_Goal of the exercise_.
Reproduce, word for word, every line starting at the line that contains "In the presented" and ending with the final line of the entries.

(Collection entries)
— BEGIN —
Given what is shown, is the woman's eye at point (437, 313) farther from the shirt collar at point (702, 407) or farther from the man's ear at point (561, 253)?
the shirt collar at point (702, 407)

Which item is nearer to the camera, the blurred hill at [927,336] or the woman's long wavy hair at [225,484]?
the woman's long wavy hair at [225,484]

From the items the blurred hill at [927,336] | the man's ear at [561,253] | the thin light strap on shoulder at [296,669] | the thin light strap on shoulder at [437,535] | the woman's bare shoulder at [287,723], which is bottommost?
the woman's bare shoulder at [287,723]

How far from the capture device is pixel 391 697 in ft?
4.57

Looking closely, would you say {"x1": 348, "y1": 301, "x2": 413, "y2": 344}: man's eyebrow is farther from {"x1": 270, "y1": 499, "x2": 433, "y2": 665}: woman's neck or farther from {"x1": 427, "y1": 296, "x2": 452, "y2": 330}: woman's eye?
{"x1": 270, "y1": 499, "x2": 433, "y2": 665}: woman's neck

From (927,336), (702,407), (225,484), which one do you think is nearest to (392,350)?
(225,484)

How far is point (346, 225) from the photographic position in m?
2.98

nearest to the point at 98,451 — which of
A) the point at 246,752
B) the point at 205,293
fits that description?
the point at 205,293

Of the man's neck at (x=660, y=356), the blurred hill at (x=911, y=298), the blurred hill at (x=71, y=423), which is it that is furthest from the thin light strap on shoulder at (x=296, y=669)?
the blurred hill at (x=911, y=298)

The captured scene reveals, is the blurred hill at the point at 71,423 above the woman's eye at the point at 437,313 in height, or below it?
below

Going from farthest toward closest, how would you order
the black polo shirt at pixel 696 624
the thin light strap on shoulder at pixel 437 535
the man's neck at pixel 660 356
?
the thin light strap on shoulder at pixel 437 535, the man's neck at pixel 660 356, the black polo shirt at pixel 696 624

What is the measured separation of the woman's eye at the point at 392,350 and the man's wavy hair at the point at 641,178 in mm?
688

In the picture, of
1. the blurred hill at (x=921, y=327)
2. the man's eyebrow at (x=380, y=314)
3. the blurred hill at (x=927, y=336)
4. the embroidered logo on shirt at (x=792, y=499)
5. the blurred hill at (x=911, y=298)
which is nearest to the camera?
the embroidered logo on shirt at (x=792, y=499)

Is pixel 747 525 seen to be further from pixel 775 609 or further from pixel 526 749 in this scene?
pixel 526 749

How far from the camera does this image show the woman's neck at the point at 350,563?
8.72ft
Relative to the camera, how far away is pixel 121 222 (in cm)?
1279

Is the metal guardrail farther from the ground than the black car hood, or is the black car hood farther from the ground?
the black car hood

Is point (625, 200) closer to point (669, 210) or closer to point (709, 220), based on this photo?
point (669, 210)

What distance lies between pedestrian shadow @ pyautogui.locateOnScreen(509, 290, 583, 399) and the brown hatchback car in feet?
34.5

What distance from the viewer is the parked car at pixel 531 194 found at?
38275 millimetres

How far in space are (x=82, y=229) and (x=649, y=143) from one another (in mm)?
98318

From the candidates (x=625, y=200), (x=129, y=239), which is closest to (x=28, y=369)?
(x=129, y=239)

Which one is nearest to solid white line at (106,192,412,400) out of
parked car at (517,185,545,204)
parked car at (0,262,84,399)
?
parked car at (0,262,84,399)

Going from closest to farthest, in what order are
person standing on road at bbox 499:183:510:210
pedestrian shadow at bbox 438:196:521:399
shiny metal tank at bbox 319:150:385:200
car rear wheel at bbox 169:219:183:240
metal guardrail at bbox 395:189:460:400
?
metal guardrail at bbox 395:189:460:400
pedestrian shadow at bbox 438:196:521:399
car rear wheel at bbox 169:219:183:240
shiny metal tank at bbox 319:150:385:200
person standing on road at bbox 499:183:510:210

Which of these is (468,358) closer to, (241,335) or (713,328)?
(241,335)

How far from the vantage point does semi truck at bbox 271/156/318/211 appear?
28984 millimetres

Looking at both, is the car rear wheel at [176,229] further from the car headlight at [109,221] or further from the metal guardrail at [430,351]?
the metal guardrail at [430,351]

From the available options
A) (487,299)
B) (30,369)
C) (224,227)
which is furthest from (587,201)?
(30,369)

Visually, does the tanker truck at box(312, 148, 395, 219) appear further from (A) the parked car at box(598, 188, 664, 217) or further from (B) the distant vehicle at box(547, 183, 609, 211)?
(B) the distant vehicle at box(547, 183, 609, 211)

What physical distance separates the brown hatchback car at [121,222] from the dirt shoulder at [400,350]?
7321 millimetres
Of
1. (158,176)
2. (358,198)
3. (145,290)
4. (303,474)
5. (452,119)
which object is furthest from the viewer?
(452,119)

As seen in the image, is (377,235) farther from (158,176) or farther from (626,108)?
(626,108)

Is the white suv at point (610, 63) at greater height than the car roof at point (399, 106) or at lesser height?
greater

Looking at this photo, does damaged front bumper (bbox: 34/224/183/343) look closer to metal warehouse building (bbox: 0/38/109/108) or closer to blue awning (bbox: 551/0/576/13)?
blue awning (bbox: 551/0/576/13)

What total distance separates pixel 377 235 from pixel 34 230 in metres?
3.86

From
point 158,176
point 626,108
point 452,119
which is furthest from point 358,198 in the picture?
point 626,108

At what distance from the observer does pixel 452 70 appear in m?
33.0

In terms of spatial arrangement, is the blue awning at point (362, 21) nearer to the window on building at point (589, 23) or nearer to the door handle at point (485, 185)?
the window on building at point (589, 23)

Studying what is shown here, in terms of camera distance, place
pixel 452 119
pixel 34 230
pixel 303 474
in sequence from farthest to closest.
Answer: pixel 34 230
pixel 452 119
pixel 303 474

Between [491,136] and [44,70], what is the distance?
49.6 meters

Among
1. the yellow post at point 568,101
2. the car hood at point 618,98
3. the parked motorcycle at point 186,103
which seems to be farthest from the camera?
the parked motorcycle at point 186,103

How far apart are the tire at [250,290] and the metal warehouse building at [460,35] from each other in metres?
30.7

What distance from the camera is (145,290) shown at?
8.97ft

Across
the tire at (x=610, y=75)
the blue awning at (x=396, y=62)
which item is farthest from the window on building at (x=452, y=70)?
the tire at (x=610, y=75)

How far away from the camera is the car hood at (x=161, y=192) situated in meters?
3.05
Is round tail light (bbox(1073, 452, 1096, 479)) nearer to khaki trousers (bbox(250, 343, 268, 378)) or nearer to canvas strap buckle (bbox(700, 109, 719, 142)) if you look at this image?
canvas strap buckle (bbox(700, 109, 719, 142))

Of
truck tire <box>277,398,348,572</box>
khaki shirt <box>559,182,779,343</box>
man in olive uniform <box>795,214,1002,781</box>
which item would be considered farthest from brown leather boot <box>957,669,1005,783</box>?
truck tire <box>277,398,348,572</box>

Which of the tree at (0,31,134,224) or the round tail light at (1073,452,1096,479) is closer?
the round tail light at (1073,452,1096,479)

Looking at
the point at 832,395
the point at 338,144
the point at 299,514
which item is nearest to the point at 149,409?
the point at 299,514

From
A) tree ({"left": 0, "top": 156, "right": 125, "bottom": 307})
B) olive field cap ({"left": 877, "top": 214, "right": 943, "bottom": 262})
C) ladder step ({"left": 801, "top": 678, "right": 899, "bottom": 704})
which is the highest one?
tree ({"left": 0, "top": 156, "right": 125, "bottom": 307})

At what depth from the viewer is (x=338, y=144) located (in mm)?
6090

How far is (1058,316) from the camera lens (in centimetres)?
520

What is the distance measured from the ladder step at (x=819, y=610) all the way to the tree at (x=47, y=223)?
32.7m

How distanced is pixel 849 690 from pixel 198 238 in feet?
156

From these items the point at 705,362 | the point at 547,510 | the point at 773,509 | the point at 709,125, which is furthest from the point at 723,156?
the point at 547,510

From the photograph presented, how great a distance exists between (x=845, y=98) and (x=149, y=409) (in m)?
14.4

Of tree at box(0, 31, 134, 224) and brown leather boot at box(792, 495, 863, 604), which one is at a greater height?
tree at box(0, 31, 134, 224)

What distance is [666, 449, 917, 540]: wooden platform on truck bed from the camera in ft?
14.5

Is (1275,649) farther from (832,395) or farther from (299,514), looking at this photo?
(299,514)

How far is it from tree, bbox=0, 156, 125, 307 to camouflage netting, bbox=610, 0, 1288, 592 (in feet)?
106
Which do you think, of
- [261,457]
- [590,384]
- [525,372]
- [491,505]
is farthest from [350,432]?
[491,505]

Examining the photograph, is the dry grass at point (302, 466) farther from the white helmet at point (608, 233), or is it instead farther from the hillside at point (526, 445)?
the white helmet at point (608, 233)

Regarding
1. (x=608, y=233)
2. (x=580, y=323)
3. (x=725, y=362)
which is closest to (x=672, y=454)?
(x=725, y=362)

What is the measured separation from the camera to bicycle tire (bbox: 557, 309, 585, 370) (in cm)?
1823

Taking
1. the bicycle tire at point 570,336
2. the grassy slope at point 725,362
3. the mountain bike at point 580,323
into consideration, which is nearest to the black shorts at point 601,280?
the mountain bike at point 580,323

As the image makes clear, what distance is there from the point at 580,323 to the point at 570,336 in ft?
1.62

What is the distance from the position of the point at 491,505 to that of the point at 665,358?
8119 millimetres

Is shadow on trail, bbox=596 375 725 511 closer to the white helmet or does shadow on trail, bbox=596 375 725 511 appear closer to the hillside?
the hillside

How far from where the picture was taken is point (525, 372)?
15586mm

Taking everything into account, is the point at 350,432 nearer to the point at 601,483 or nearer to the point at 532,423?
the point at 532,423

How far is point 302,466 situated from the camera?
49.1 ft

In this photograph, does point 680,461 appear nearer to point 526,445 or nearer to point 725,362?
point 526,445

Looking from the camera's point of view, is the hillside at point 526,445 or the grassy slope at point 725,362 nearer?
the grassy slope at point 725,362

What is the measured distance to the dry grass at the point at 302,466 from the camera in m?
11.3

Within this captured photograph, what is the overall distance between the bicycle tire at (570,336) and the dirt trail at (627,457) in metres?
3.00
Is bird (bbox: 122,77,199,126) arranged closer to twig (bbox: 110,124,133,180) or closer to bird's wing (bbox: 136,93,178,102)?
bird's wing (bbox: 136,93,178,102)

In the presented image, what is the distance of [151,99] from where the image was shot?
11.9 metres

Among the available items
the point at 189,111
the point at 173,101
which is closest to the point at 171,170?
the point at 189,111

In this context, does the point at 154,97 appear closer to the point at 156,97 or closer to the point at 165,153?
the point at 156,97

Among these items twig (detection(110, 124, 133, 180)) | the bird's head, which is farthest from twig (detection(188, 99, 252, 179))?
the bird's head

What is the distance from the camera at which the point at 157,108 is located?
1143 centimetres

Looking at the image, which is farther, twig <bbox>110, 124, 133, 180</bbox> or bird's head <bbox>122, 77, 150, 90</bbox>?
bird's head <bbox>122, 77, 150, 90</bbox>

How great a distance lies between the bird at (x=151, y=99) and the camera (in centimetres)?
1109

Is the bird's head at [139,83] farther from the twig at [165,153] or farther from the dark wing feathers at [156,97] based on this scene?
— END —
_Solution to this problem_.
In the presented image, what is the distance of [151,99] from where the image was shot?
11.9 metres

Among the available items
the point at 189,111
the point at 173,101
which is closest to the point at 171,170?
the point at 189,111

In this context, does the point at 154,97 appear closer to the point at 156,97 or closer to the point at 165,153?
the point at 156,97

Among these items twig (detection(110, 124, 133, 180)) | the bird's head, which is farthest from twig (detection(188, 99, 252, 179))?
the bird's head

What is the distance from the camera at which the point at 157,108 is located?
1143 centimetres

Looking at the image, which is farther, twig <bbox>110, 124, 133, 180</bbox> or bird's head <bbox>122, 77, 150, 90</bbox>?
bird's head <bbox>122, 77, 150, 90</bbox>

How great a distance lies between the bird at (x=151, y=99) and the camera (in centimetres)?
1109

Is the bird's head at [139,83] farther from the twig at [165,153] or farther from the dark wing feathers at [156,97] based on this scene?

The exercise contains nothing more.